▸ **作業項目 1**
平成のアニメに関する文章にある「30年続いた平成の時代が今年の4月で幕を下ろす。」という一文を英語に訳してください。
▸ **作業項目 2**
平成のアニメに関する文章によると、『ピーターパンの冒険』の初回はいつ、どのような枠で放送されたか。
▸ **作業項目 3**
平成のアニメに関する文章のうち「平成の始まりは」で始まる段落を、主な事実を残して箇条書きにまとめてください。

腹巻猫です。1月20日に開催された「プリキュア15周年 Anniversaryライブ」の最終公演に足を運びました。主題歌声優全員と主要キャストが勢ぞろいしたステージは圧巻。どのシリーズにも思い出があり、歌と音楽を覚えています。『プリキュア』シリーズのアルバム制作に初めて関わったのは、2年目の『ふたりはプリキュア Max Heart』からでした。シリーズが15年も続き、こんな日が来るとは、まさに夢のよう。作り続けてくれたスタッフ、キャストのみなさん、応援してくれたファンと子どもたちみんなに感謝です。
30年続いた平成の時代が今年の4月で幕を下ろす。
平成最初のアニメ作品はなんだろうか?
平成の始まりは1989年1月8日。調べてみると、OVA『虚無戦史MIROKU』が1月10日に発売されている。TVアニメでは『おぼっちゃまくん』が1月14日にスタート。翌1月15日から「世界名作劇場」第15作『ピーターパンの冒険』が始まる。
「世界名作劇場」は年明け早々から始まるのが通例だ。『ペリーヌ物語』など、1月1日からスタートしている。この『ピーターパンの冒険』も、1月8日からスタートしていてもおかしくない。が、初回は1月15日、1時間枠で放送された(元号が変わったためにずれたわけではないそうだ)。
原作はディズニー劇場アニメにもなったジェームズ・M・バリのファンタジー。「世界名作劇場」の中でも異彩を放つ作品である。

▸ **提供資料**
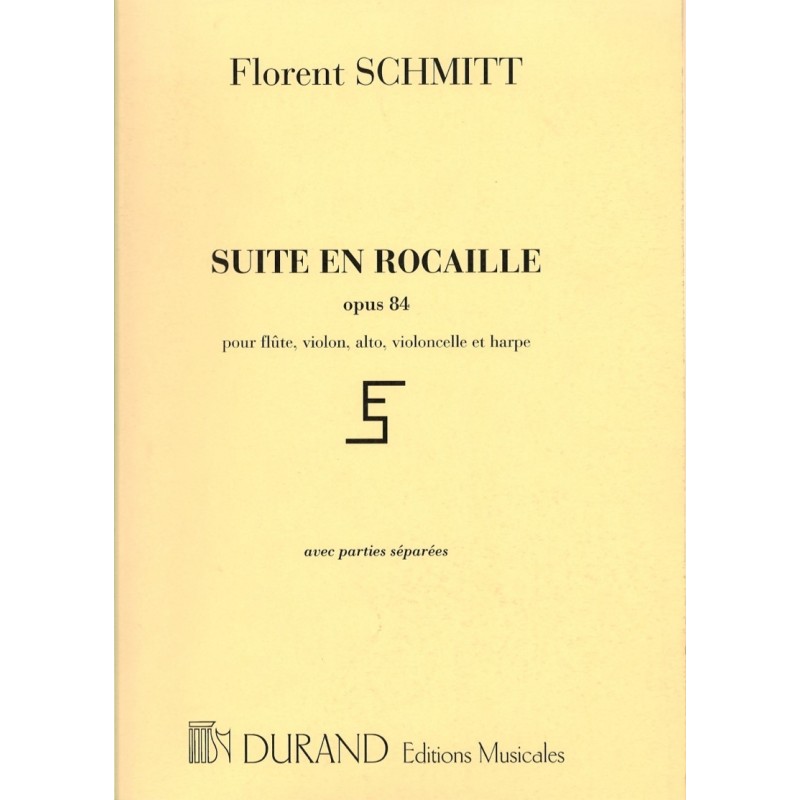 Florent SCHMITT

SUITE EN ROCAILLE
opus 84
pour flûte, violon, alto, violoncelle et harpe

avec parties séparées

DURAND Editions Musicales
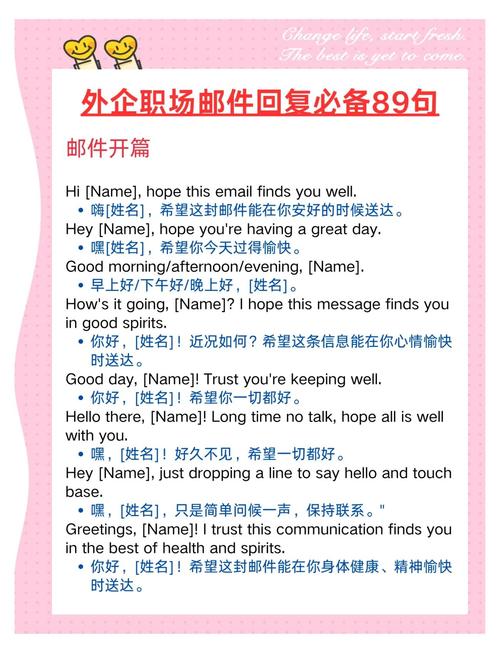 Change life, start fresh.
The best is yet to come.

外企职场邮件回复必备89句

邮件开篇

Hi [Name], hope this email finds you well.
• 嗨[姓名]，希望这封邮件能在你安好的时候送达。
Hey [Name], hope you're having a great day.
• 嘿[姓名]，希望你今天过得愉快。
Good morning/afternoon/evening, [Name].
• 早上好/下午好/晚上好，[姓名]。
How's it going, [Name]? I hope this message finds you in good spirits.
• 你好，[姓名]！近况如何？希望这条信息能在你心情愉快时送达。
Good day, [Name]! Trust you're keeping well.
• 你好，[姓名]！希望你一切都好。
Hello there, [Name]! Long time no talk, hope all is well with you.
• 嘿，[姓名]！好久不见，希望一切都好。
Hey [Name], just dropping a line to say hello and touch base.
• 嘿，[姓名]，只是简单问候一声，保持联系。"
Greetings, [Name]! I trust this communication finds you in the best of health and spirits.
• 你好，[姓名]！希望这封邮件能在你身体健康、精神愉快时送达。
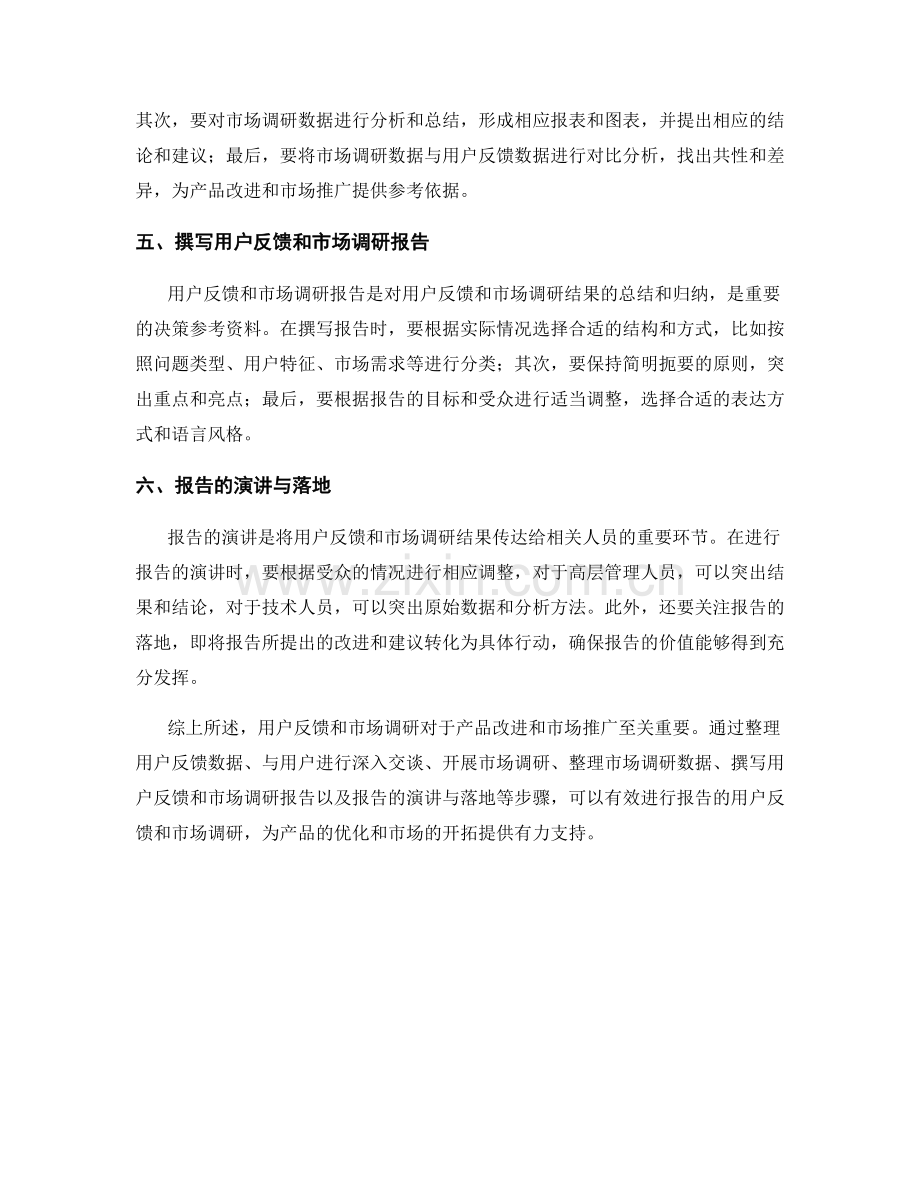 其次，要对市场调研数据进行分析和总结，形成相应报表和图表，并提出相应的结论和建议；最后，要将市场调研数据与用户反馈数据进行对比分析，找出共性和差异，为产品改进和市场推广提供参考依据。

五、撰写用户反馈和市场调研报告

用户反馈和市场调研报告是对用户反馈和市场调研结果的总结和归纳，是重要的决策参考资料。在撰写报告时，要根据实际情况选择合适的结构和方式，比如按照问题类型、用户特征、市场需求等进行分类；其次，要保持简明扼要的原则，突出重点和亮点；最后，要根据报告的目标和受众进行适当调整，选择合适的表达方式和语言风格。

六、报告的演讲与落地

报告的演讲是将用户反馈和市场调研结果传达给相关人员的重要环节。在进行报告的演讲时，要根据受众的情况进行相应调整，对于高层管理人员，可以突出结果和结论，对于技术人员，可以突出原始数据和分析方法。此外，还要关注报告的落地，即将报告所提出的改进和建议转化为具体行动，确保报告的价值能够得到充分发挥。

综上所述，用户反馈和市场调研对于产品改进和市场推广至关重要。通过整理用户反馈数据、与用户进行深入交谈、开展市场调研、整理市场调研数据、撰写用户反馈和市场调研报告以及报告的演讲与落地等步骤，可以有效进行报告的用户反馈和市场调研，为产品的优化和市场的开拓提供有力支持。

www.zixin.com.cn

▸ **解答出力 1**
The Heisei era, which has lasted 30 years, will come to a close this April.

▸ **解答出力 2**
1月15日に、1時間枠で放送された。

▸ **解答出力 3**
- 平成の始まり：1989年1月8日
- 1月10日：OVA『虚無戦史MIROKU』発売
- 1月14日：TVアニメ『おぼっちゃまくん』スタート
- 1月15日：「世界名作劇場」第15作『ピーターパンの冒険』開始